Wal-Mart to slow growth in United States
Expects overall capital expenditure to be up 2-4 percent next year but sees growth in outlets moderating for its home market.
NEW YORK (CNNMoney.com) -- Wal-Mart's shares bounced higher Monday after the world's largest retailer addressed cannibalization concerns by announcing it was slowing growth in its home market.
Wal-Mart's stock rose more than 3 percent on the New York Stock Exchange in afternoon trading. The retailer's shares are up more than 5 percent so far this year.
On day one of its two-day analysts' meeting in New Jersey, the world's largest retailer said it expects capital expenditures to be up between 2 to 4 percent overall next year. That's a significantly lower rate than the 15 to 20 percent capital expenditures in the current fiscal year.
Mark Husson, an analyst with HSBC Securities, said Wall Street would likely welcome Wal-Mart's guidance.
"Wal-Mart is slowing down square footage growth and putting a greater focus on enhancing productivity of its existing stores in the U.S. instead of continuing to grow just for the sake of growth," Husson said.
Investors have fretted that Wal-Mart was being too aggressive with its expansion strategy in its already saturated home market, expressing concern that its new stores were starting to eat into sales at older stores.
To that effect, Wal-Mart's sales at stores open at least a year - a key retail measure known as same-store sales - have slowed considerably to an average increase of between 1 to 3 percent from earlier levels of a more than 5 percent increase per year.
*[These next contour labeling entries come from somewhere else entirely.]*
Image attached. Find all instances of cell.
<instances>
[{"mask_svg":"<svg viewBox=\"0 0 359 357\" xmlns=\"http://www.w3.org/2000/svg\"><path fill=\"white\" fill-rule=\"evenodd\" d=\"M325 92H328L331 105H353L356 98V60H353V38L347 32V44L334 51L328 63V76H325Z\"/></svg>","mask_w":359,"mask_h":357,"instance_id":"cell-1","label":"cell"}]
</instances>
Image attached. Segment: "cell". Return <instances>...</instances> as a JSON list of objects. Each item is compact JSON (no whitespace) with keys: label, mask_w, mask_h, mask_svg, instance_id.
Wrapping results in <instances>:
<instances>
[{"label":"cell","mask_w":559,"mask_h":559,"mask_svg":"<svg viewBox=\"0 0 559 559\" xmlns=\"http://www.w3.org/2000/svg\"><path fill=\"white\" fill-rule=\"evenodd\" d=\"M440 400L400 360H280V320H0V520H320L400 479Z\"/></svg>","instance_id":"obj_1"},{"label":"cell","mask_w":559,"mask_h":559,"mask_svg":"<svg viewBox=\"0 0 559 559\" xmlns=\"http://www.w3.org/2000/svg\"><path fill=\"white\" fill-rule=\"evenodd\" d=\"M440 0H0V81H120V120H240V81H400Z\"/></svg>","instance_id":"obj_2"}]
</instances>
"We plan to decrease the rate of growth in capital expenditures considerably, as compared to our expected sales growth for Wal-Mart's next fiscal year," said Tom Schoewe, Wal-Mart's chief financial officer.
"Our estimate for fiscal 2008 of 2 to 4 percent assumes that capital spending in the U.S. will be approximately flat to the current fiscal year," he said. "This reduction in growth is expected to result from building fewer U.S. units, anticipated flattening of construction costs, improvements in the distribution center network and design efficiency."
"Our long-term goal is to continue to have our capital expenditures grow at a rate equal to or less than sales growth," Schoewe added. "Additionally, over time, we expect our new capital efficiency model to reduce the impact of cannibalization." It should also help improve return on investment, he said.
Supercenters fueling growth
Going forward, Wal-Mart expects its large-format supercenters to fuel expansion in the United States, and plans to open more than 600 new locations in the United States and around the world next year.
U.S. square footage is expected to increase approximately 7 percent, slower than its typical 8 percent annual increase.
Wal-Mart plans to open between 265 and 270 supercenter stores next year, between 5 to 10 discount stores, 15 to 20 neighborhood markets and 20 to 30 Sam's Club locations. Total new U.S. stores should number between 305 and 330 stores. Internationally, the company plans to open between 320 and 330 new stores.
Holiday 2006 strategy
Although Wal-Mart traditionally kicks off its holiday sales season Nov. 1, the retailer this year jump-started its campaign a month early by already setting steep discounts on more than 80 must-have toys.
Wal-Mart's move indicates the retailer intends to be very competitive during the key November-December months, a critical two-month period that accounts for as much as 50 percent of merchants' annual profits and sales.
Executives said Wal-Mart's "Be Bright" 2006 holiday campaign will offer consumers "WOW" gifts and exclusive merchandise.
Wal-Mart will be expanding "rollbacks" or discounts on many more items in the weeks ahead, especially on toys, electronics, jewelry and photo appliances.
In electronics, Wal-Mart said it will host a midnight launch in virtually every store of the much-anticipated Sony (up $0.24 to $40.35, Charts) PlayStation 3. The retailer said it will also be "very aggressive" with laptop prices during the holiday period.
Last year, Wal-Mart's $378 HP Pavilion laptop was one of the hottest deals of the season. The limited quantity of the item led to numerous scuffles in various Wal-Mart locations.
Other than discounts, analysts say Wal-Mart sales could benefit from its planned store remodeling, which includes better product displays, signage and merchandise assortment. The retailer said 1,200 of its 1,800 U.S. stores would have been remodeled by the end of this year, with the remaining one-third scheduled for next year.
On Tuesday, Wal-Mart's online division Walmart.com said it will unveil a significant change to how customers currently shop on the Web site as well as a new initiative in the entertainment arena.
Rival Costco (Charts), which has come under fire for apparent options-granting irregularities, surged Monday to a 1.4 percent gain, while Target Corp. (Charts) posted similar numbers in early trading.